» Work task A: Name each challenge that the ESG data article below says the expanding data landscape and the many vendors present.
» Work task B: According to the ESG data article below, who are the biggest consumers of ESG data?
» Work task C: Render this sentence from the ESG data article below in Spanish: "Even at its most imperfect, ESG data is a fast-growing business."

» Extract to read:
Unlocking the Hidden Potential in ESG Data

Being at the forefront of tackling the complex and challenging ESG data landscape presents unique opportunities for investors by helping to expand the investment universe and access more datasets with alpha potential.

ESG data has become a pivotal metric for investors and a source of distress at the same time. Theoretically it can give valuable insights into the sustainability and societal impact of a company - in practice the recent surge in data and vendors presents a unique set of challenges.

Introduction

Environmental, Social, and Governance (ESG) data has become a pivotal metric for investors across the globe and a source of distress at the same time. Theoretically, ESG data can give insights into the sustainability and societal impacts of a company’s operations, guiding investors in making ethical and sustainable investment decisions and manage risk emanating from transitioning to a greener economy.

In practice, however, the rapidly expanding ESG data landscape and the multitude of data vendors present a unique set of challenges. These include missing data, difficult-to-understand models, biases (different methodologies in data collection and reporting) and an ever-changing regulatory landscape. This complicates the search for alpha in ESG, compliance with regulations, and the reduction of ESG risks. In addition it hampers the ability to create large enough investment universes for diversified portfolios.

Even at its most imperfect, ESG data is a fast-growing business. With an annual growth rate estimated at almost 30% between 2018 and 2021 the global market in ESG data was reckoned to be worth about $1.3 billion in 2022.1 The biggest market for this data is Europe and the biggest ESG data consumers are asset managers.2

While regulatory bodies in the European Union and the UK have started the process of consulting on and introducing regulation for ESG data and ratings providers,3,4 legislation and codes of conduct are still lacking detail and often require asset managers to report on issues that are not required from investees.

» Input data:
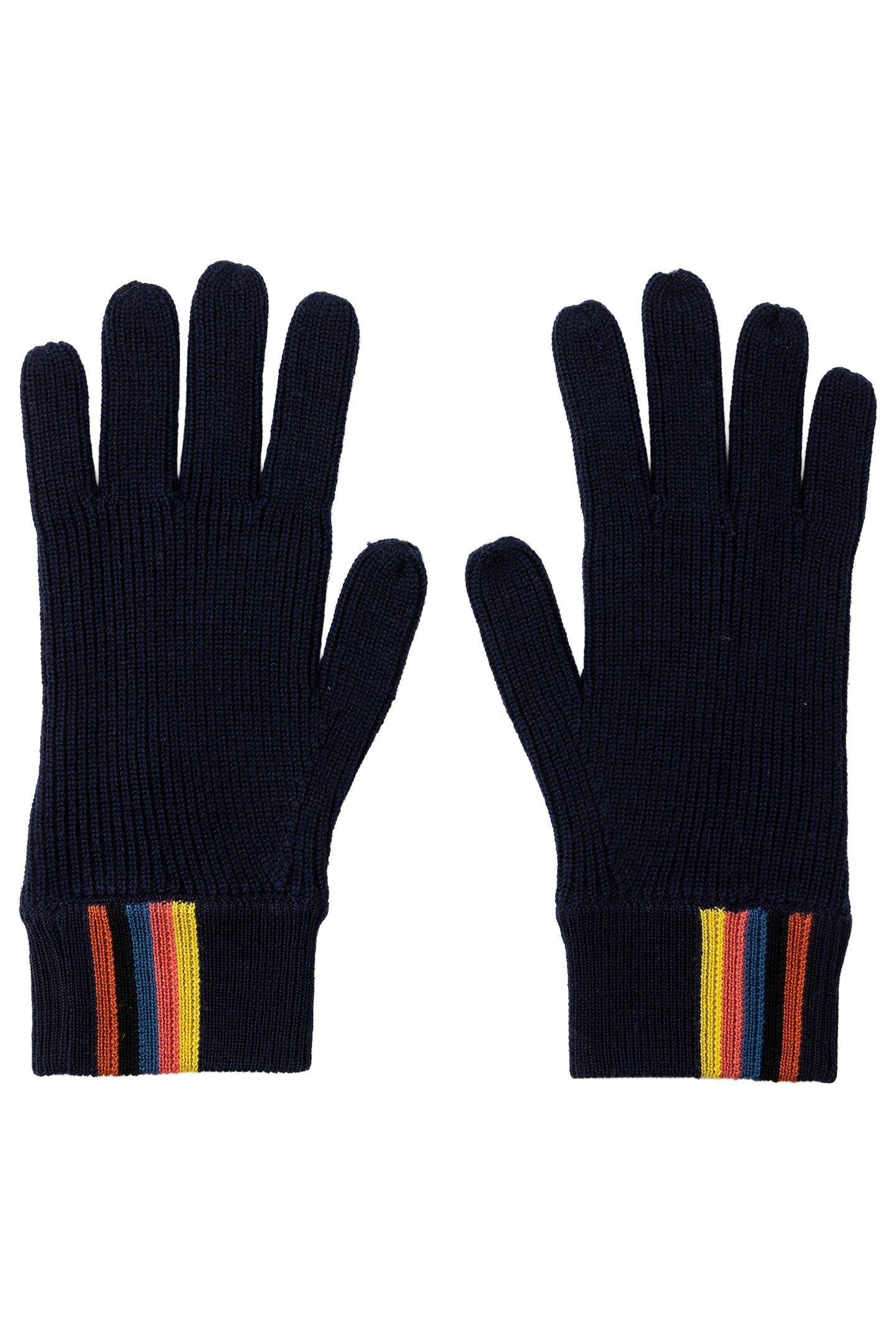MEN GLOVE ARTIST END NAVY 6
==
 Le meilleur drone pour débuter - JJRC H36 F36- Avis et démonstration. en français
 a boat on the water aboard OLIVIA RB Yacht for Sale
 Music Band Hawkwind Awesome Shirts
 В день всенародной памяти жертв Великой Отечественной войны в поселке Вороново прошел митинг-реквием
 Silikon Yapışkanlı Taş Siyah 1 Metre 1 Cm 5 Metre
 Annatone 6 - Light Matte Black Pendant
--
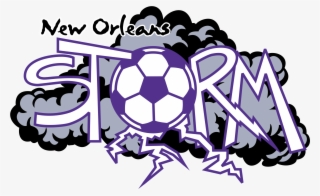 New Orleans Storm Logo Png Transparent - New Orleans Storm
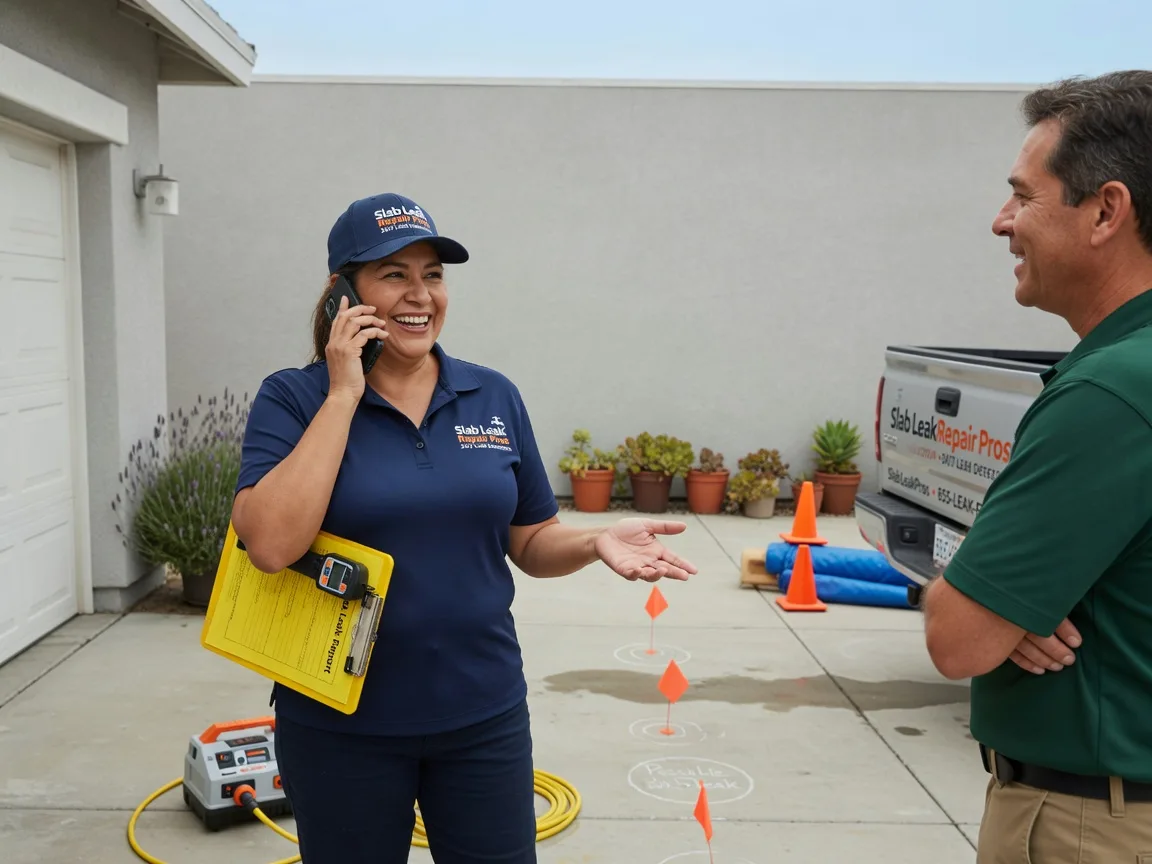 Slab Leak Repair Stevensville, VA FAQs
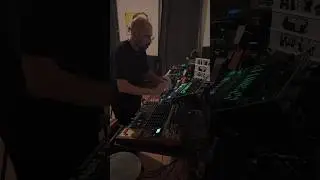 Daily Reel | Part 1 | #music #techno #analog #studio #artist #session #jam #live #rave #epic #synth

» Your solution A:
- Missing data
- Difficult-to-understand models
- Biases (different methodologies in data collection and reporting)
- An ever-changing regulatory landscape

» Your solution B: Asset managers.

» Your solution C: Incluso en su forma más imperfecta, los datos ESG son un negocio en rápido crecimiento.